Nigdy bym nie przypuszczał, że będę kiedykolwiek popierał Angelę Merkel. Tak jestem za bojkotem Mistrzostw Europy na Ukrainie. I to wcale nie dlatego, że zmieniłem poglądy, czy uległem stadnemu współczuciu dla pewnej kobiety z sikaniami na rękach. Ja po prostu nie cierpię piłki nożnej, więc im jej mniej, tym dla mnie lepiej.
O piękniej Julii, która swoją biznesowo – polityczną karierę zaczęła od wypożyczalni pornosów i o jej uwięzieniu pisałem już kiedyś. Nadal nie widzę najmniejszych powodów dla których rząd Ukrainy nie mógłby skazać i uwięzić osoby, która szkodziła swojemu krajowi, o ile rzecz jasna stawiane jej zarzuty były prawdą.
Nikt jednak nie ma pewnie złudzeń, że nie chodzi w tej całej sprawie o jakąś biedną podstarzałą kobiecinę, lecz o jakąś inną rozgrywkę. Mam w tej kwestii kilka hipotez.
1. Rosyjscy i Niemieccy harcownicy zaczynają propagandową przymiarkę do korekty swych stref wpływów. A to może oznaczać tylko dalszą eskalację napięć
2. Możemy mieć do czynienia z tematem zastępczym, którego rolą jest odciągnięcie ewentualnego zainteresowania opinii publicznej realnymi problemami, takimi jak chociażby brak pomysłu na reformę Unii.
3. Trzecia, bardziej prawdopodobna hipoteza dotyczy niedopuszczenia do zacieśnienia Polsko – Ukraińskich więzi. Nie od dziś wiadomo, że ewentualny naturalny sojusz naszych krajów mógłby stać się realnym zagrożeniem dla strategicznego partnerstwa Niemiec i Rosji. Agentura wpływu nie może zatem pozwolić nawet na wyłonienie się tego typu myśli politycznej w naszych krajach, bo odtworzenie Rzeczypospolitej jako przestrzeni życia Polaków, Ukraińców, Białorusinów i Litwinów mogłoby doprowadzić do powstania daleko idącej alternatywy dla jedynie słusznej Unii. Wspólna organizacja igrzysk to zbliżenie między naszymi krajami, a przy braku własnej polityki zagranicznej proces ten mógłby mieć charakter oddolny i spontaniczny.

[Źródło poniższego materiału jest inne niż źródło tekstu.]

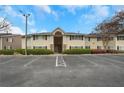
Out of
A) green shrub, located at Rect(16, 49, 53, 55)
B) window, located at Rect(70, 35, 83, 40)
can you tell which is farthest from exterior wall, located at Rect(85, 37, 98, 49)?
green shrub, located at Rect(16, 49, 53, 55)

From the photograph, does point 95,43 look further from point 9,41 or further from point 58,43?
point 9,41

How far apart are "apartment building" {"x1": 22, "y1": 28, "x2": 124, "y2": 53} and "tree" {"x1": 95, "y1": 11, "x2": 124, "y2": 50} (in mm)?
1284

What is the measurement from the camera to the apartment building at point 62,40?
123 feet

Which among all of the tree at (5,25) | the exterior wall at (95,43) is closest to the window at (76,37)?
the exterior wall at (95,43)

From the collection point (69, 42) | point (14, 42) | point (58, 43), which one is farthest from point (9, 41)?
point (69, 42)

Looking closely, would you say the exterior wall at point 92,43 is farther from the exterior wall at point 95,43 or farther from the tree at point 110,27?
the tree at point 110,27

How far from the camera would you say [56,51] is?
38375 millimetres

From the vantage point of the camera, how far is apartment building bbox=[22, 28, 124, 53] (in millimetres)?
37438

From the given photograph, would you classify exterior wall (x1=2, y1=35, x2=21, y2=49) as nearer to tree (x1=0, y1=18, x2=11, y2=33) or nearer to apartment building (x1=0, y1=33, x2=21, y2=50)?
apartment building (x1=0, y1=33, x2=21, y2=50)

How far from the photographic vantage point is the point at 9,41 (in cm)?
4247

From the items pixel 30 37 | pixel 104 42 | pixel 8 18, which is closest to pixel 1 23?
pixel 8 18
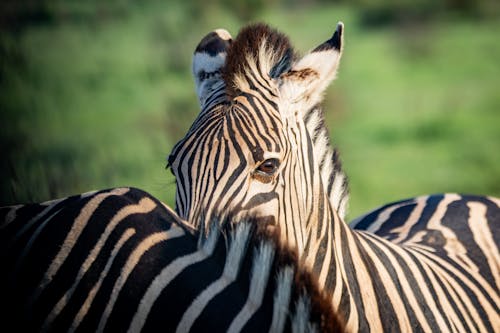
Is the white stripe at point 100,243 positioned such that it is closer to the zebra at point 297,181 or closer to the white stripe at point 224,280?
the white stripe at point 224,280

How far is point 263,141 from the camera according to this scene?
2.87m

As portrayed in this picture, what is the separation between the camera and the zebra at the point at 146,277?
1.98 metres

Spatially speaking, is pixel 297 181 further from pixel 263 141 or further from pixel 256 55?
pixel 256 55

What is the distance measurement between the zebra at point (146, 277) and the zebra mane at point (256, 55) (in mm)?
1010

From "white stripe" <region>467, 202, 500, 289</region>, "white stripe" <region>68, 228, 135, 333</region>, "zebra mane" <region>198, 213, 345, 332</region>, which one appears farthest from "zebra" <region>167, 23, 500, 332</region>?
"white stripe" <region>68, 228, 135, 333</region>

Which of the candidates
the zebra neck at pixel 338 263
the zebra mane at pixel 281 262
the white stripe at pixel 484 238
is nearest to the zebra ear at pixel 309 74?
the zebra neck at pixel 338 263

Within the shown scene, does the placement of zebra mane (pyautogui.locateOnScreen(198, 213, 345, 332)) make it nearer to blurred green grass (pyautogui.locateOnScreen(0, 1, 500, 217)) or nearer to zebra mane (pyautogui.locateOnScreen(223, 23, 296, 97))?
zebra mane (pyautogui.locateOnScreen(223, 23, 296, 97))

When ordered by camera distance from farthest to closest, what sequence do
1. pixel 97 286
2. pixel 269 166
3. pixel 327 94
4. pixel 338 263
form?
pixel 327 94
pixel 338 263
pixel 269 166
pixel 97 286

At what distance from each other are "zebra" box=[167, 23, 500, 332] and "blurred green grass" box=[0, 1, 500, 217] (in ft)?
9.54

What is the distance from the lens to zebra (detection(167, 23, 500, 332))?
9.32 feet

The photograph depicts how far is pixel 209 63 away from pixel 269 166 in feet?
2.58

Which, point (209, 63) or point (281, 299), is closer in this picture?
point (281, 299)

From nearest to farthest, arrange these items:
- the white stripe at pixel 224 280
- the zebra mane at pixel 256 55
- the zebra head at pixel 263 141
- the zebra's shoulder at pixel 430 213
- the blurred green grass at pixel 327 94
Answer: the white stripe at pixel 224 280, the zebra head at pixel 263 141, the zebra mane at pixel 256 55, the zebra's shoulder at pixel 430 213, the blurred green grass at pixel 327 94

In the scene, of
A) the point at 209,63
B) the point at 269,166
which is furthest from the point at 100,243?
the point at 209,63
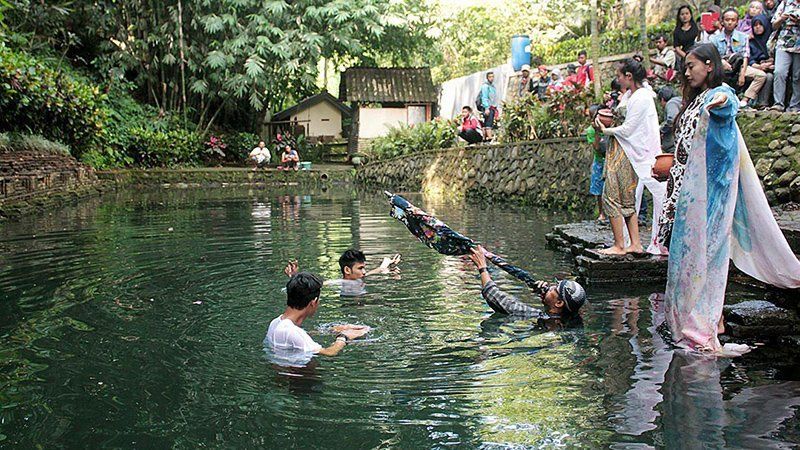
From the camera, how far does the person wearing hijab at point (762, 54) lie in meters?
12.8

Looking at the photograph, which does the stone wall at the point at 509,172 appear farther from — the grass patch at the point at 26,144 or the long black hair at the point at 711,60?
the long black hair at the point at 711,60

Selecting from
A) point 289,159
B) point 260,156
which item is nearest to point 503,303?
point 289,159

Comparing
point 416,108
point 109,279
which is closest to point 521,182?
point 109,279

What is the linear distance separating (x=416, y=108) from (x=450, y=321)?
28065 millimetres

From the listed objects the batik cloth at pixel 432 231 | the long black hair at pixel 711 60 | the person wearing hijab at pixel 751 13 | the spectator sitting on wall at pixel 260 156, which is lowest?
the batik cloth at pixel 432 231

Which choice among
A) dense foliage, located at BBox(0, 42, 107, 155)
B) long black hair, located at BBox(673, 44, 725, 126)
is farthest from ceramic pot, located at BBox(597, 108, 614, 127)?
dense foliage, located at BBox(0, 42, 107, 155)

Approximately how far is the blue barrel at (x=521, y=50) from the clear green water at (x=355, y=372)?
18.1 metres

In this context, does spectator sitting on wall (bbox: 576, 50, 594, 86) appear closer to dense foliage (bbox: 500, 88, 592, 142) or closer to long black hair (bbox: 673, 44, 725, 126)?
dense foliage (bbox: 500, 88, 592, 142)

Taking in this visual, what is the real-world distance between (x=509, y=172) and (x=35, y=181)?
422 inches

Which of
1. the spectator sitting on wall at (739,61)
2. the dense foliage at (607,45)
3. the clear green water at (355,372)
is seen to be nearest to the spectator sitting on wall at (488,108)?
the dense foliage at (607,45)

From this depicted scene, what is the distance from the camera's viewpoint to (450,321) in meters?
7.16

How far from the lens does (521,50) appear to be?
27.4 m

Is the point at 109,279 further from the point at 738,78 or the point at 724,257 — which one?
the point at 738,78

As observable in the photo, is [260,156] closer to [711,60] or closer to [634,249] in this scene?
[634,249]
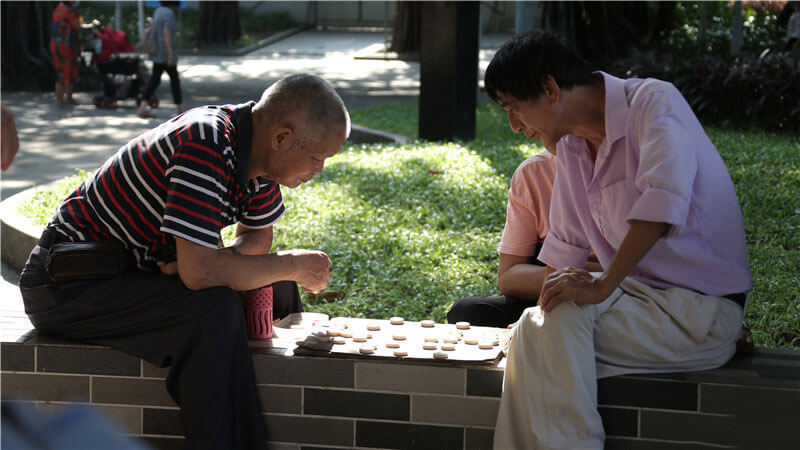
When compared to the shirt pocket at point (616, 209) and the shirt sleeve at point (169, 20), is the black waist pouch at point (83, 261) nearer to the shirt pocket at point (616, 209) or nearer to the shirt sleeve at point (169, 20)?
the shirt pocket at point (616, 209)

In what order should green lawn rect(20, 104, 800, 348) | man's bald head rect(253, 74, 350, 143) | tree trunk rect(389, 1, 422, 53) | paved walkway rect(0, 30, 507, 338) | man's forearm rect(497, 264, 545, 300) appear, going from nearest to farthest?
man's bald head rect(253, 74, 350, 143) < man's forearm rect(497, 264, 545, 300) < green lawn rect(20, 104, 800, 348) < paved walkway rect(0, 30, 507, 338) < tree trunk rect(389, 1, 422, 53)

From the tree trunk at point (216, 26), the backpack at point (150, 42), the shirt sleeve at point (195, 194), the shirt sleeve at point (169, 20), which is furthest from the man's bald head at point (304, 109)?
the tree trunk at point (216, 26)

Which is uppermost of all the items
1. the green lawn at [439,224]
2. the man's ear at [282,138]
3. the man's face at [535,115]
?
the man's face at [535,115]

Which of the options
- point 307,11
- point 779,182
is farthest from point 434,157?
point 307,11

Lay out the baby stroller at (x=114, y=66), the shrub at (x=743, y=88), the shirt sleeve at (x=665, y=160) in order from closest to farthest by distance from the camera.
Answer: the shirt sleeve at (x=665, y=160), the shrub at (x=743, y=88), the baby stroller at (x=114, y=66)

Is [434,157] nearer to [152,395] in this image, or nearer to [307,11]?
[152,395]

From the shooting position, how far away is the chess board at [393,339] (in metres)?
→ 3.08

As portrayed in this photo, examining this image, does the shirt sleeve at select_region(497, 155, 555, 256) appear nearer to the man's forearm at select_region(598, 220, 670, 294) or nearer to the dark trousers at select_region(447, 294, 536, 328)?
the dark trousers at select_region(447, 294, 536, 328)

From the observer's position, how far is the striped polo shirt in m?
2.91

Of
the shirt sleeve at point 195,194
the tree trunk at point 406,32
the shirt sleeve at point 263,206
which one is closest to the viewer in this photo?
the shirt sleeve at point 195,194

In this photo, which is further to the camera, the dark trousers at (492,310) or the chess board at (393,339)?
the dark trousers at (492,310)

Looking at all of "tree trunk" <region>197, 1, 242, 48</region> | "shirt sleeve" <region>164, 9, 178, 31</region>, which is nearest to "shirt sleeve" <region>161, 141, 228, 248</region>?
"shirt sleeve" <region>164, 9, 178, 31</region>

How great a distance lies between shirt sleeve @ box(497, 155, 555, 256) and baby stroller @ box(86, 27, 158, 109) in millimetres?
11760

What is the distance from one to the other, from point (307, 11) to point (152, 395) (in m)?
26.9
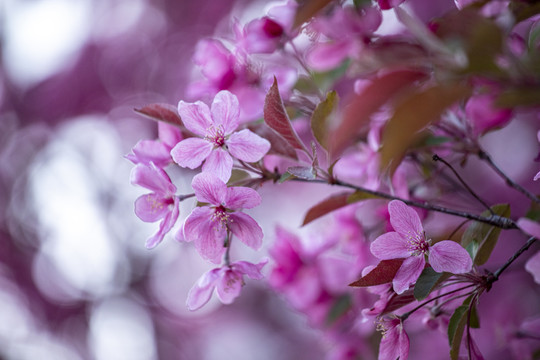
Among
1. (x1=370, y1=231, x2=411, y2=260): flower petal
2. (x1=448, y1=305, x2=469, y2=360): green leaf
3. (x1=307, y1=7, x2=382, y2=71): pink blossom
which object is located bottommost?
(x1=448, y1=305, x2=469, y2=360): green leaf

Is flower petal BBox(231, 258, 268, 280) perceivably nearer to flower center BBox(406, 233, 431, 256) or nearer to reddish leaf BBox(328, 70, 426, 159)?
flower center BBox(406, 233, 431, 256)

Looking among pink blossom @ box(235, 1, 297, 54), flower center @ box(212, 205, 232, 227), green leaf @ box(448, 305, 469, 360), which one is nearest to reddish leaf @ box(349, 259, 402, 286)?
green leaf @ box(448, 305, 469, 360)

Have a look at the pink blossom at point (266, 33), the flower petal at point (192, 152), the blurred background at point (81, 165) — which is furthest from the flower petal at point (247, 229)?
the blurred background at point (81, 165)

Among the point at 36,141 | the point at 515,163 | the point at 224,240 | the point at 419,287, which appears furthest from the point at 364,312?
the point at 36,141

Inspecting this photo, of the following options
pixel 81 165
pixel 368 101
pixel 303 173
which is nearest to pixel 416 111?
pixel 368 101

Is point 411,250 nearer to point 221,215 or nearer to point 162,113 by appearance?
point 221,215

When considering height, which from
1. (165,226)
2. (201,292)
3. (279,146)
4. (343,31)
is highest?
(343,31)

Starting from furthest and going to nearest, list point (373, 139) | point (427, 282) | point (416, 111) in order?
point (373, 139)
point (427, 282)
point (416, 111)
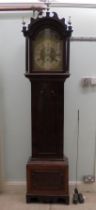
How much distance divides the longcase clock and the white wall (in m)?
0.29

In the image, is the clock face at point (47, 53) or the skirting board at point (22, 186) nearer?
the clock face at point (47, 53)

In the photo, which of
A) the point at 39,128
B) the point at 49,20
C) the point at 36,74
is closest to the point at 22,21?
the point at 49,20

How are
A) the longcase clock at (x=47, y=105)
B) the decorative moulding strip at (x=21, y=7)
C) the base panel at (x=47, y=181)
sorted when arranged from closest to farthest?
the longcase clock at (x=47, y=105) < the base panel at (x=47, y=181) < the decorative moulding strip at (x=21, y=7)

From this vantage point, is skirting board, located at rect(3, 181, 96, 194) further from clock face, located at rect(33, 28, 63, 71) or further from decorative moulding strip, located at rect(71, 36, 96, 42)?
decorative moulding strip, located at rect(71, 36, 96, 42)

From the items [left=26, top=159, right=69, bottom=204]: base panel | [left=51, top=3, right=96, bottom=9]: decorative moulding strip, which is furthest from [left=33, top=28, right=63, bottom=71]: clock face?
[left=26, top=159, right=69, bottom=204]: base panel

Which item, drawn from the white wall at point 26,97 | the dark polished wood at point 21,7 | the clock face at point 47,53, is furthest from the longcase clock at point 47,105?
the white wall at point 26,97

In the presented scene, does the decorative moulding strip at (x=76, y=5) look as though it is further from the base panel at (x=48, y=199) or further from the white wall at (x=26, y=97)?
the base panel at (x=48, y=199)

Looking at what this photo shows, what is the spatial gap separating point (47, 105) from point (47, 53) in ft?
1.59

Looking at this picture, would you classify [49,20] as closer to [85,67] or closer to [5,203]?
[85,67]

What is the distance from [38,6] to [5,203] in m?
1.94

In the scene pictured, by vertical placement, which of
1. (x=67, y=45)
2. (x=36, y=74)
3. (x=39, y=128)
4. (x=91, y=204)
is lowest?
(x=91, y=204)

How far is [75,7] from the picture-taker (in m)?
3.06

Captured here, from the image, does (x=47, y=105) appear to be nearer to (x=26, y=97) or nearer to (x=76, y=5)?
(x=26, y=97)

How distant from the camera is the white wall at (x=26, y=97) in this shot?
310 centimetres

Najbardziej zadziwiająca jest postawa Jarosława Kaczyńskiego, który dziś - najprawdopodobniej na przekór rządowi - postanowił przyłączyć się do bojkotu. Poza Angelą muszę tym razem poprzeć także Tuska. W naszym interesie geopolitycznym, jest przynajmniej milczenie w tej sprawie. Rzecz jasna rząd milczy nie dlatego, bo widzi jakiś geopolityczny interes, tylko dlatego, że jak zwykle nie mam za wiele do powiedzenia. Ale to już inna historia. Moje zaskoczenie postawą lidera PiS jest o tyle duże, że jest ona sprzeczna z ideą ś.p. Lecha Kaczyńskiego. Ale co tam sentymenty i długofalowa polityka, gdy należy robić swoje. Ja w końcu też dołączam nie do bojkotu. A być może po prostu Jarosław, podobnie jak ja, także nie lubi piłki?
Dziś postanowiłem bojkotować także rocznicę konstytucji, która nie dość, że była zamachem stanu, to sprowadziła na nasz kraj kolejne nieszczęścia. Ale Polacy mają chyba skłonności do masochizmu.